Contents: |
Purpose / History / Requirements / Usage / Details / Limitations / Missing Values / See Also / References |

**
NOTE: For assessing agreement between two raters, use the AGREE option in PROC FREQ.
**

*PURPOSE:*- Compute estimates and tests of agreement among multiple raters when responses (ratings) are on a nominal or ordinal scale. For a nominal or ordinal response, kappa statistics can be computed. For a numerically-coded, ordinal response, Kendall's coefficient of concordance can be computed.
*HISTORY:*-
*Version**Update Notes*1.3 Fixes errors causes by using the name COUNT or PERCENT for the ITEMS=, RATERS=, or RESPONSE= variable. 1.2 Corrected cases of perfect agreement. Require more than one subject/item and rater. Added check for new version, reset of _last_ data set and notes option at end. 1.1 Added error checking for parameters, data set, and variables. Added version parameter. *REQUIREMENTS:*- Base SAS and SAS/STAT Software are required.
*USAGE:*-
Follow the instructions in the Downloads tab of this
sample to save the %MAGREE macro definition. Replace the text within quotes in the following statement with the location of the %MAGREE macro definition file on your system. In your SAS program or in the SAS editor window, specify this statement to define the %MAGREE macro and make it available for use:
%inc "<location of your file containing the MAGREE macro>";

Following this statement, you may call the %MAGREE macro. See the Results tab for an example.

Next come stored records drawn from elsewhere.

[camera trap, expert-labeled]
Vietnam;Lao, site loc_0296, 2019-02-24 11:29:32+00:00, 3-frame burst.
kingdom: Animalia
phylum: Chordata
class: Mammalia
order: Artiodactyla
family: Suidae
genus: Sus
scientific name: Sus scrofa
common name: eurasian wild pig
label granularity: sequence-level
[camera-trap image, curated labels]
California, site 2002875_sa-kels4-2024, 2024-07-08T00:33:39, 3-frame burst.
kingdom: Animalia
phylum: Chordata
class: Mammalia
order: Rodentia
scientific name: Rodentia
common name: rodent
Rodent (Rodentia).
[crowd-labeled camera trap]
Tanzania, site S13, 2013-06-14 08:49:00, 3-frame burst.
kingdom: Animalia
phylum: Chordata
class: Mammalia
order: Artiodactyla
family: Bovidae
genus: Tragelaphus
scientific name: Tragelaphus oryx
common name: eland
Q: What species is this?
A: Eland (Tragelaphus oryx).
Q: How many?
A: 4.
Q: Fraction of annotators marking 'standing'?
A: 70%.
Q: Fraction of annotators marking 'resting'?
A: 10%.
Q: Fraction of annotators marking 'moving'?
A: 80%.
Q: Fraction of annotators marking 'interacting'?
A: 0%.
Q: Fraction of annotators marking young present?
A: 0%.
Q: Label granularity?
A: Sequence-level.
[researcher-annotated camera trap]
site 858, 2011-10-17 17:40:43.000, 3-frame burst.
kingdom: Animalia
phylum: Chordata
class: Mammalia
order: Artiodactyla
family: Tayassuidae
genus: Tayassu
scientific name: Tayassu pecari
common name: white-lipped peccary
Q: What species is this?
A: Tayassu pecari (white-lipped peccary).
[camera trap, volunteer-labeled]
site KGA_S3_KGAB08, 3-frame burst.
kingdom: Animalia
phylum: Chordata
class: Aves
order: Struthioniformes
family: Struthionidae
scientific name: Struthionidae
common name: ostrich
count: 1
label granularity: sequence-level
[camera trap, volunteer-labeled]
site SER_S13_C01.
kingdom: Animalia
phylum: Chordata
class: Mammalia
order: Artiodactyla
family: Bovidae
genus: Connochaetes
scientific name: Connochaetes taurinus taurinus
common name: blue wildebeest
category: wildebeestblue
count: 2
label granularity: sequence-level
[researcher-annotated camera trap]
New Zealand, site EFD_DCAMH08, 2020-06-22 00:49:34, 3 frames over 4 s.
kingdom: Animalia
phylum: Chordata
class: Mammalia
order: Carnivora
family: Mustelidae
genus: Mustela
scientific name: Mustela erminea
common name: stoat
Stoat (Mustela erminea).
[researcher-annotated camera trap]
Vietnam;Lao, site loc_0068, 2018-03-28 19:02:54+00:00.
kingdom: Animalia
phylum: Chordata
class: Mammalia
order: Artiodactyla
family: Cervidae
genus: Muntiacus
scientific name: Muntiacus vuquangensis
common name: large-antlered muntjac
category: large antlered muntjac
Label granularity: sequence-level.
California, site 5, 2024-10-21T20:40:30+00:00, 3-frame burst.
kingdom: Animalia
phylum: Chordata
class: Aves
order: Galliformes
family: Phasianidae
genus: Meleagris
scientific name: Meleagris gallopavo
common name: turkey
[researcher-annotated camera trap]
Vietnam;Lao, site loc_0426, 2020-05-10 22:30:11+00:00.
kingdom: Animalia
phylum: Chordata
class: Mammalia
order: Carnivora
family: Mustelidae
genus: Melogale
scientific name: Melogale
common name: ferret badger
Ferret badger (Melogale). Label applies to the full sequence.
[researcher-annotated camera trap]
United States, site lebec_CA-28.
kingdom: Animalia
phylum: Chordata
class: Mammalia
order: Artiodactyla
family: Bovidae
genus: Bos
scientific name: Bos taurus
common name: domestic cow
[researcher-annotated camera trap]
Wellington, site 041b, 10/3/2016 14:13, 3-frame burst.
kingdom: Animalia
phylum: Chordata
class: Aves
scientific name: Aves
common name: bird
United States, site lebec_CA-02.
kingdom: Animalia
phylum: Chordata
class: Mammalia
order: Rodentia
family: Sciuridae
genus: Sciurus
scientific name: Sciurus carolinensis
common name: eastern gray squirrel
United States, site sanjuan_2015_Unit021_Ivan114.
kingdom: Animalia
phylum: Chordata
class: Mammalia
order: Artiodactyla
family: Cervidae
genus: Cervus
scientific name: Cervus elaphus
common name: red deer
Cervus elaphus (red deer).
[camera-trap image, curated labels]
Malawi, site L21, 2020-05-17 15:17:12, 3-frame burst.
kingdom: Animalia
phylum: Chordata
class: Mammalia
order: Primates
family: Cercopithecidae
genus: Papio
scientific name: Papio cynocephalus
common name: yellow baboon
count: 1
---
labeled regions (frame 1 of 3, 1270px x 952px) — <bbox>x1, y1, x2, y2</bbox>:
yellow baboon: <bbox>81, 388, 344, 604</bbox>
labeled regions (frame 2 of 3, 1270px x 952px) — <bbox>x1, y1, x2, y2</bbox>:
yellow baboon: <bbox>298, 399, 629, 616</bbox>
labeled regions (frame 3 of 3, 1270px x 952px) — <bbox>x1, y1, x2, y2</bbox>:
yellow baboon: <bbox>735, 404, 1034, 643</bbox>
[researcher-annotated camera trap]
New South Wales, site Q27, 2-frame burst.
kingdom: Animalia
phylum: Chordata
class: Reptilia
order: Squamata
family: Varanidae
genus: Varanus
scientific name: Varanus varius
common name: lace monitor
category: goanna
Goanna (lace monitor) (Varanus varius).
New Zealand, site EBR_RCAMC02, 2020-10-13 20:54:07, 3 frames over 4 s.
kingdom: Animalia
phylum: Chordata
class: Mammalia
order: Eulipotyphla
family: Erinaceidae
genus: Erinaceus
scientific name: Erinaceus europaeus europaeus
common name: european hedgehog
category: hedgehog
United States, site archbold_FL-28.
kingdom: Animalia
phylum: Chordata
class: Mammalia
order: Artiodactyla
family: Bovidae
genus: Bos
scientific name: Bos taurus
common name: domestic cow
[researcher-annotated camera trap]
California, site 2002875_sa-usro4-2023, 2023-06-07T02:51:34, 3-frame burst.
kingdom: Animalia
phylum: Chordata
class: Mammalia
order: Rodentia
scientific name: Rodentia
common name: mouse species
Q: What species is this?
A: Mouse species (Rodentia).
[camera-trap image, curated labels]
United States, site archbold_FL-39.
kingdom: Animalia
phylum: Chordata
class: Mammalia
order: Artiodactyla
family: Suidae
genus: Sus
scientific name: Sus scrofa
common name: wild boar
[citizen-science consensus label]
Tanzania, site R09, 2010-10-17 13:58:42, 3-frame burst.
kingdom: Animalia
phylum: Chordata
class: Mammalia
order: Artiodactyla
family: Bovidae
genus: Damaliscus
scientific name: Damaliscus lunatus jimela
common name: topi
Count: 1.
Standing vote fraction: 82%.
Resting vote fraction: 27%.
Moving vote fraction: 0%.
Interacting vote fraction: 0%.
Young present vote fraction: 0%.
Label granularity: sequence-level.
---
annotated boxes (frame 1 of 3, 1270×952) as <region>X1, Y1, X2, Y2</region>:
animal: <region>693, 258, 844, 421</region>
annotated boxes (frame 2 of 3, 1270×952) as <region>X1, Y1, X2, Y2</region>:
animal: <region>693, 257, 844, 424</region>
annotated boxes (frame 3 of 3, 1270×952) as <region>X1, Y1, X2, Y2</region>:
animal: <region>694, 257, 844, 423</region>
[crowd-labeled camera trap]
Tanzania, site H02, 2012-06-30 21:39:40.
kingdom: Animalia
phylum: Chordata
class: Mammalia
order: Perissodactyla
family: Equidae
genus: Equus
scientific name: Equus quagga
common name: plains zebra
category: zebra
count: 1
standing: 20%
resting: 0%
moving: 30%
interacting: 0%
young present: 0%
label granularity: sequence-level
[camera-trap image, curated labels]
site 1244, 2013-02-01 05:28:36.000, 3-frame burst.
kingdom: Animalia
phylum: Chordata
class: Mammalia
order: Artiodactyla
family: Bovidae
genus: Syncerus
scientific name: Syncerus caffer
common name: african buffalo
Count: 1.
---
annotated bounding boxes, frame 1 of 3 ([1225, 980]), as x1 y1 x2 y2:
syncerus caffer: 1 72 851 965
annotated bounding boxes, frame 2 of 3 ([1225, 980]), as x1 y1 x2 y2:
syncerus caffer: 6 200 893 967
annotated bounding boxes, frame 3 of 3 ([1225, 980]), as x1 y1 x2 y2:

The following parameters are required:

**items=***variable*- Specifies the variable containing subject (item) identifiers. This variable may be numeric or character. There must be more than one subject.
**raters=***variable*- Specifies the variable containing rater identifiers. This variable may be numeric or character. The same rater values must be used for all subjects even if subjects are rated by different raters. Note that Kendall's statistic is only valid when all subjects are rated by the same raters. There must be more than one rater.
**response=***variable*- Specifies the variable containing the ratings. This variable may be numeric or character. If it is character, it is assumed to be nominal and only kappa statistics are computed. If it is numeric, either or both statistic can be computed, but note that Kendall's statistic is only valid for ordinal responses.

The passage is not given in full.